What do landlords who think of pursuing their rights need to do today? They need to hire a lawyer and open a case in court. They will be faced by lawyers for the government who will actively seek to undermine their case, to challenge their ownership, or their right to complain. They will spend years fighting this until, inevitably, a court finds they are right. If they haven’t been collecting rent they are then sent to another court to commence the process of asking for eviction.

In simple terms the state does everything in its power to discourage them and to prevent them from accessing their rights. That in itself is a breach of rights.

What can the government do? What it should.

There’s a clear budgetary limitation to address this. If all landlords were to be instantly compensated overnight, the country would go bankrupt and that benefits nobody.

But the state can do a number of things that address the horrible breach of fundamental rights it is currently perpetrating.

The government can ask Parliament to legislate to recognise the rights of landlords who have been suffering from this for so many years.

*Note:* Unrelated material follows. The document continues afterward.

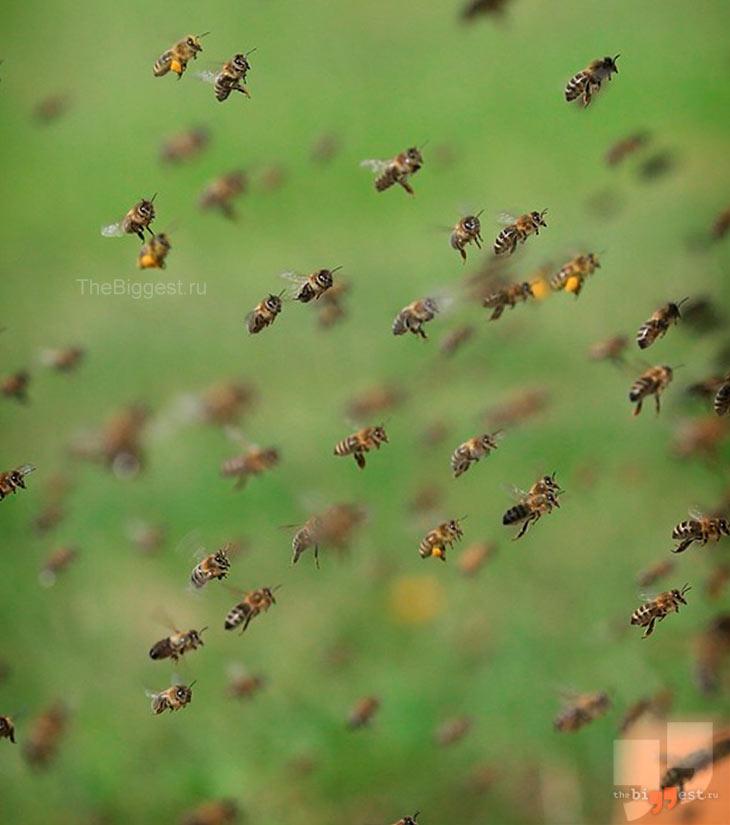 Пчелы. CC0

On the basis of that recognition the government can draw up a scheme to allow landlords to apply for compensation attached to which the applicants would need to provide evidence of their rights. Administrative decisions on whether to recognise such rights would be subject to judicial review.

Once a right is recognised and entitlement to compensation conceded, the landlords would be paid in instalments over a reasonable period of time and within a reasonable budget allocated by the government for the purpose on a yearly basis.

It’s expensive but it’s fair.

This shouldn’t be seen as some tax-funded bounty paid to property owners. The term ‘landlords’ for these people on the wrong end of a rental agreement that predates 1979 are not the developing tycoons of today. In many cases they are people who have lost the value of their property over time nearly entirely to the point where they can no longer think of that property as theirs. If we were to apply the same levels of compensation that the courts have been ordering none of them are going to be turned into instant millionaires.

But it will serve to restore a balance of rights and it will amount to the honouring of the state’s obligation when the state decided in 1979 to protect and subsidise the lives of tenants.

There’s nothing wrong with the state intervening to protect tenants but if it is going to do that then the state should pay the subsidy, not rob it wholesale and for generations from a specific set of people, decades after they have any wealth to give, and exempting everyone else.

Surely if there’s a social obligation to protect vulnerable tenants that obligation belongs to every tax payer, not just to the tax-payers who happen to have owned the property in which the vulnerable tenants live.

The proper conduct of governance is to use tax-money fairly, reasonably, and to restore equity whenever possible. Equity is not just a principle that binds decisions of courts. It is also a principle that is binding on the executive, on government. Repeatedly the courts have ruled the legalised relationship between pre-1979 landlords and pre-1979 tenants as iniquitous. It is incumbent on the government to address that.